• [ASSIGNMENT]: Please continue the groundhog article below, picking up right after its final sentence and ignoring the data.

Citation: Morang, A. . A study of geological and hydraulic processes at East Pass, Destin, FL. Accessed: https://apps.dtic.mil/dtic/tr/fulltext/u2/a253890.pdf
“Foundation for a Gator Nation”
by Sheila Dunning | Jan 28, 2021
Groundhog
Groundhog Day is celebrated every year on February 2, and in 2021, it falls on Tuesday. It’s a day when townsfolk in Punxsutawney, Pennsylvania, gather in Gobbler’s Knob to watch as an unsuspecting furry marmot is plucked from his burrow to predict the weather for the rest of the winter. If Phil does see his shadow (meaning the Sun is shining), winter will not end early, and we’ll have another 6 weeks left of it. If Phil doesn’t see his shadow (cloudy) we’ll have an early spring. Since Punxsutawney Phil first began prognosticating the weather back in 1887, he has predicted an early end to winter
only 18 times. However, his accuracy rate is only 39%. In the south, we call also defer to General Beauregard Lee in Atlanta, Georgia or Pardon Me Pete in Tampa, Florida.
But, what is a groundhog? Are gophers and groundhogs the same animal? Despite their similar appearances and burrowing habits, groundhogs and gophers don’t have a whole lot in common—they don’t even belong to the same family. For example, gophers belong to the family Geomyidae, a group that includes pocket gophers, kangaroo rats, and pocket mice. Groundhogs, meanwhile, are members of the Sciuridae (meaning shadow-tail) family and belong to the genus Marmota. Marmots are diurnal ground squirrels. There are 15 species of marmot, and groundhogs are one of them.

• [Saved entries]:

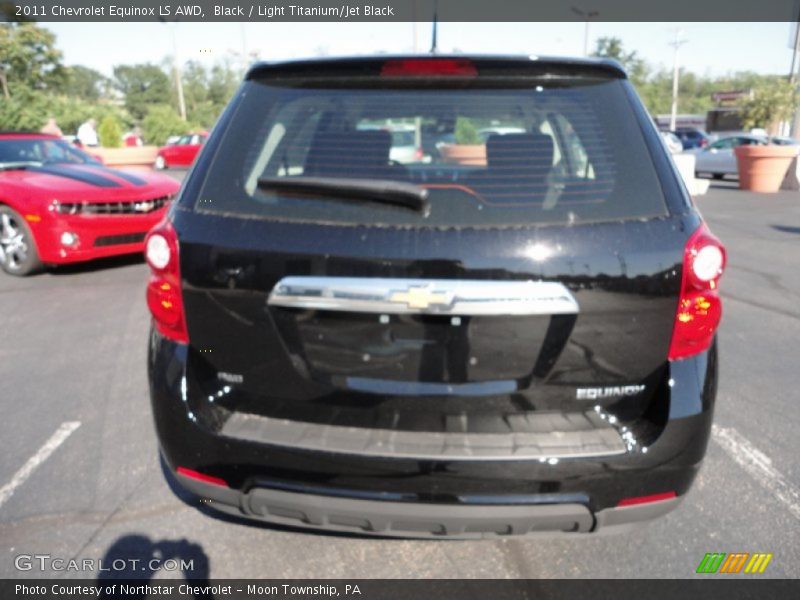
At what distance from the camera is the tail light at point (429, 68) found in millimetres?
2072

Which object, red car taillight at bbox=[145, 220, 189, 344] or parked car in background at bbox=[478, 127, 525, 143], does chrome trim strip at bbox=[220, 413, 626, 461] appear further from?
parked car in background at bbox=[478, 127, 525, 143]

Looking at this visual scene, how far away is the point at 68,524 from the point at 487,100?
7.78 ft

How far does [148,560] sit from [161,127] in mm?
40124

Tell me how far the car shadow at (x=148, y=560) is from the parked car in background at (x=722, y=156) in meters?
21.9

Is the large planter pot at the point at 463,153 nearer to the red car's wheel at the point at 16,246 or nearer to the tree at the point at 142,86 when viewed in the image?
the red car's wheel at the point at 16,246

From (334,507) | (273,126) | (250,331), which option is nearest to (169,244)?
(250,331)

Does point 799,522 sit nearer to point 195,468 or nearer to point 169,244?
point 195,468

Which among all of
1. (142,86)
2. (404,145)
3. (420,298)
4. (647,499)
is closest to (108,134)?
(404,145)

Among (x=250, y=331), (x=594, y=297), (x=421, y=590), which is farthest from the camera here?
(x=421, y=590)

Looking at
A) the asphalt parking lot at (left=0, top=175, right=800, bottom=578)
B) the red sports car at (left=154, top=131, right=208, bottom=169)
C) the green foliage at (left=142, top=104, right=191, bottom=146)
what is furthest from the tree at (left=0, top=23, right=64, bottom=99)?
the asphalt parking lot at (left=0, top=175, right=800, bottom=578)

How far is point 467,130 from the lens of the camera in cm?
242

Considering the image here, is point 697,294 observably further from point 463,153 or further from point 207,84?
point 207,84

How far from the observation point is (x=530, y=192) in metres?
1.97

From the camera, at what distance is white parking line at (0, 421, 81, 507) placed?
2.94m
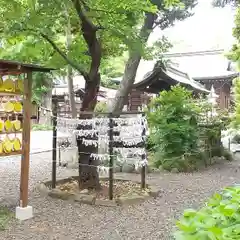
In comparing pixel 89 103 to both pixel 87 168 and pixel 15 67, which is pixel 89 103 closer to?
pixel 87 168

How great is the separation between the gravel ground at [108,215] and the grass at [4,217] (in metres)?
0.10

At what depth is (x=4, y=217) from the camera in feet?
16.6

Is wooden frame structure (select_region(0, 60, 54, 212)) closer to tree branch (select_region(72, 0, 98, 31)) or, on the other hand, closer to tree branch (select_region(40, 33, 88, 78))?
tree branch (select_region(40, 33, 88, 78))

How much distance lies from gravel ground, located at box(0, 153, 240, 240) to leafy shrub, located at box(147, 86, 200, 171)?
1.46 metres

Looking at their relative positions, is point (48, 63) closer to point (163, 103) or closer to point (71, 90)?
point (71, 90)

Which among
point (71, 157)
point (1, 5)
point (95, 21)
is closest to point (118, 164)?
point (71, 157)

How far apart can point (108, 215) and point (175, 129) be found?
4.58 metres

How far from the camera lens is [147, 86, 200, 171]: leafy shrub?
9.57 metres

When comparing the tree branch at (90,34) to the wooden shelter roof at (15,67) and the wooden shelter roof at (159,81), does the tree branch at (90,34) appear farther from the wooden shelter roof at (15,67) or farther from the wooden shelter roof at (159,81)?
the wooden shelter roof at (159,81)

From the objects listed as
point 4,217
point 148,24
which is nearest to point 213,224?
point 4,217

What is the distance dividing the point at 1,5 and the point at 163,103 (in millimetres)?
5231

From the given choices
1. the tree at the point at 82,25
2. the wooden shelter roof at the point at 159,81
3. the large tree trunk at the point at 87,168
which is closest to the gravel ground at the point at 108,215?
the large tree trunk at the point at 87,168

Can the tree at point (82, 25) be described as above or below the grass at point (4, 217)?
above

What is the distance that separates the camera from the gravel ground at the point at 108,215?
4.55 meters
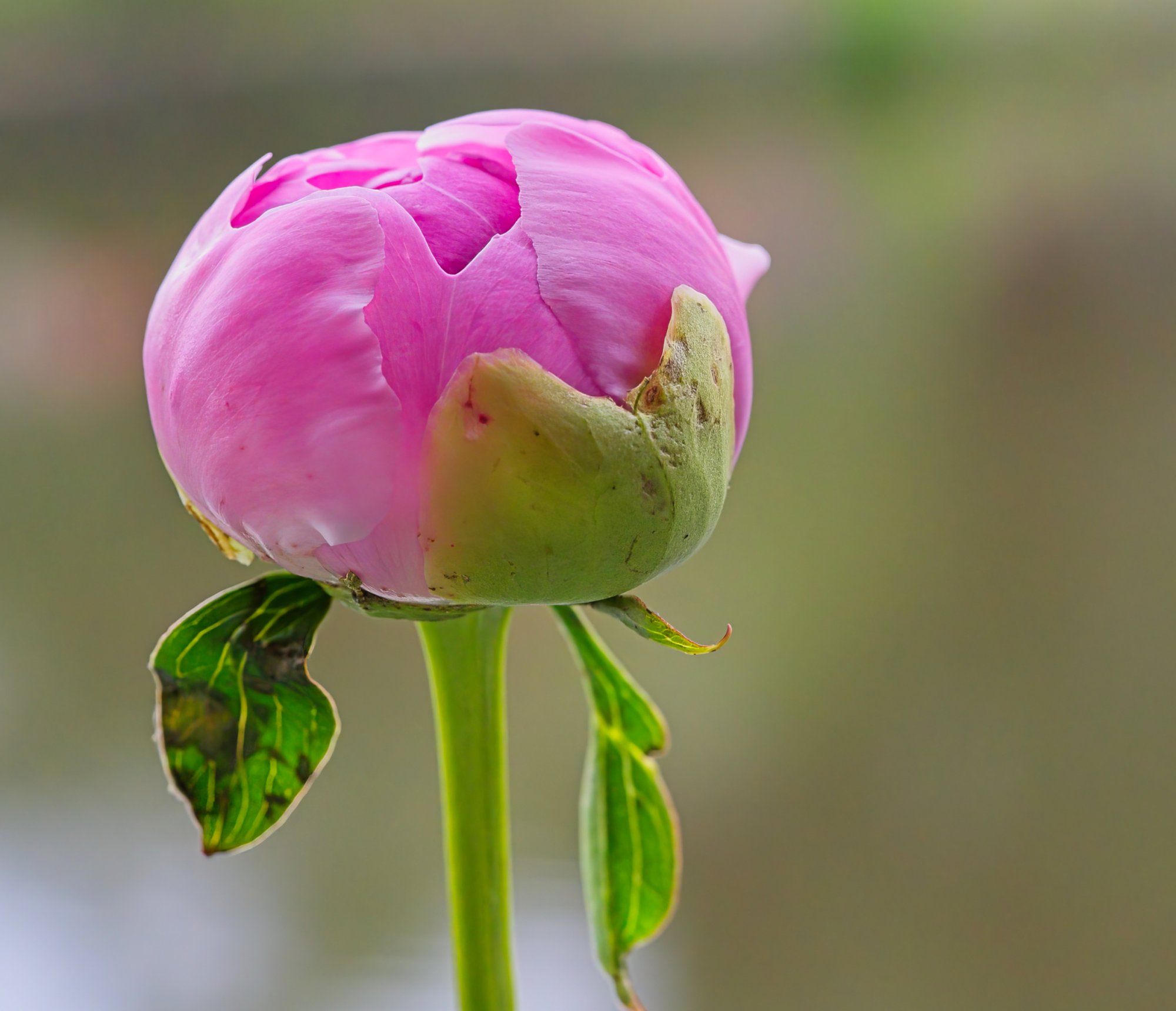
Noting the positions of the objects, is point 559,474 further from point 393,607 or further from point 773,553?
point 773,553

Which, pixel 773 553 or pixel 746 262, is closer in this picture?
pixel 746 262

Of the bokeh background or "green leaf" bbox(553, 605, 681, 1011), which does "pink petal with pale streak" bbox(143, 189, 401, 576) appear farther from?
the bokeh background

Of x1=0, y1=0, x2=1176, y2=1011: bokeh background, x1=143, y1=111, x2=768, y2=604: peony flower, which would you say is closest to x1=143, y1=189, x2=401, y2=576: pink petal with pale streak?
x1=143, y1=111, x2=768, y2=604: peony flower

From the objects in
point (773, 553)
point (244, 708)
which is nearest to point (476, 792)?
point (244, 708)

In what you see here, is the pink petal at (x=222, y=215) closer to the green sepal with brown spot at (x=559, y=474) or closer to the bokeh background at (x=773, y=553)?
the green sepal with brown spot at (x=559, y=474)

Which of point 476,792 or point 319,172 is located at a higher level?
point 319,172

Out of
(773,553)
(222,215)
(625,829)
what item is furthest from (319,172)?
(773,553)

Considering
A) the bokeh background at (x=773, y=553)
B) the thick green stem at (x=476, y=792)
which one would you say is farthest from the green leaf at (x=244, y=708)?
the bokeh background at (x=773, y=553)

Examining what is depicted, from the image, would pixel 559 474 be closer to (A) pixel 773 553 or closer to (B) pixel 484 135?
(B) pixel 484 135
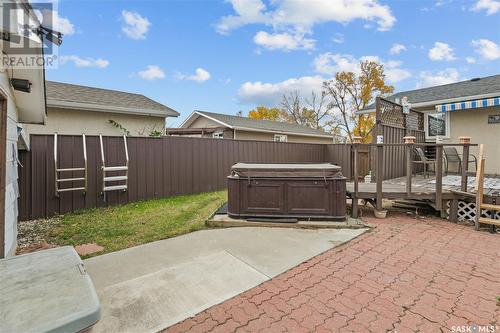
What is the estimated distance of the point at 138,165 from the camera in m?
6.64

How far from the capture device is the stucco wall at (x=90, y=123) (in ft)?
25.3

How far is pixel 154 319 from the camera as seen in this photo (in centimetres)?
201

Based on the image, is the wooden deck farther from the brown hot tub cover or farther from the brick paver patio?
the brick paver patio

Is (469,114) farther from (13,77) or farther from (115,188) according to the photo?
(13,77)

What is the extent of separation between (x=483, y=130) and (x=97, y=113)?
1180 centimetres

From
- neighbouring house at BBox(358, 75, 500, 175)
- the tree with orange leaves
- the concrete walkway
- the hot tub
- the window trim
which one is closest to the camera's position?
the concrete walkway

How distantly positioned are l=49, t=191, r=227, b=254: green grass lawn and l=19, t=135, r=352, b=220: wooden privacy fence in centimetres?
39

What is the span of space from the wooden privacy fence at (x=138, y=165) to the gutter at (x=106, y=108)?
9.24 ft

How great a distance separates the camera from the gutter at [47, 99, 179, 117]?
7.57 meters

• [SOLVED PROBLEM]:
Science aside, there are plenty of other visible differences between the two animals. Gophers, for example, have hairless tails, protruding yellow or brownish teeth, and fur-lined cheek pockets for storing food—all traits that make them different from groundhogs. The feet of gophers are often pink, while groundhogs have brown or black feet. And while the tiny gopher tends to weigh around two or so pounds, groundhogs can grow to around 13 pounds.
While both types of rodent eat mostly vegetation, gophers prefer roots and tubers while groundhogs like vegetation and fruits. This means that the former animals rarely emerge from their burrows, while the latter are more commonly seen out and about. In the spring, gophers make what is called eskers, or winding mounds of soil. The southeastern pocket gopher, Geomys pinetis, is also known as the sandy-mounder in Florida.
Southeastern Pocket Gopher
The southeastern pocket gopher is tan to gray-brown in color. The feet and naked tail are light colored. The southeastern pocket gopher requires deep, well-drained sandy soils. It is most abundant in longleaf pine/turkey oak sandhill habitats, but it is also found in coastal strand, sand pine scrub, and upland hammock habitats.
Gophers dig extensive tunnel systems and are rarely seen on the surface. The average tunnel length is 145 feet (44 m) and at least one tunnel was followed for 525 feet (159 m). The soil gophers remove while digging their tunnels is pushed to the surface to form the characteristic rows of sand mounds. Mound building seems to be more intense during the cooler months, especially spring and fall, and slower in the summer. In the spring, pocket gophers push up 1-3 mounds per day. Based on mound construction, gophers seem to be more active at night and around dusk and dawn, but they may be active at any time of day.
Pocket Gopher Mounds
Many amphibians and reptiles use pocket gopher mounds as homes, including Florida’s unique mole skinks. The pocket gopher tunnels themselves serve as habitat for many unique invertebrates found nowhere else.
So, groundhogs for guesses on the arrival of spring. But, when the pocket gophers are making lots of mounds, spring is truly here. Happy Groundhog’s Day.